# Stanley 151 cap screw size



## mavawreck (Nov 26, 2011)

Anyone happen to know the size and thread pitch of the thumb screw on a Stanley 151 spokeshave cap?


----------



## tc65 (Jan 9, 2012)

I don't know the size and pitch of the thumb screw, but I do have this link from a Lumberjock's thread that has information on size/pitch for Stanley/Record bench planes. It might give you a clue as to what is the thread for your missing thumbscrew. 

There are a couple of links in that thread with lots of info on thread/pitch sizes used and the different standards. 

If you can't find a fit with a standard bolt, you might try using some of the screws/bolts from bench planes you have to determine if one of them fits. If one of them does, you could then at least find out the size of it and maybe cobble something together from spare parts.

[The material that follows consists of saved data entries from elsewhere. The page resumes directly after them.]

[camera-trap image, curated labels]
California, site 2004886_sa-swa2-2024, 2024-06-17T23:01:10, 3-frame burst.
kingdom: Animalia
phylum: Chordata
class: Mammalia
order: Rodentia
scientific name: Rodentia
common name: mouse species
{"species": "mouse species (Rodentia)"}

St. James Bay Tool Co. does have a selection of Stanley reproduction replacement parts available, so you also might try contacting them and see if they could help you.


----------



## Billy De (Jul 19, 2009)

Take a look at the link, 60 cents new:thumbsup:.

http://www.stanleytoolparts.com/planes-scrapers-spokeshaves-12-151.html

Just re read your post looks like it might be the wrong screw.
I can remember buying a repair kit for a 151 some time ago, I think I could have bought a 151 off e-bay cheaper.


----------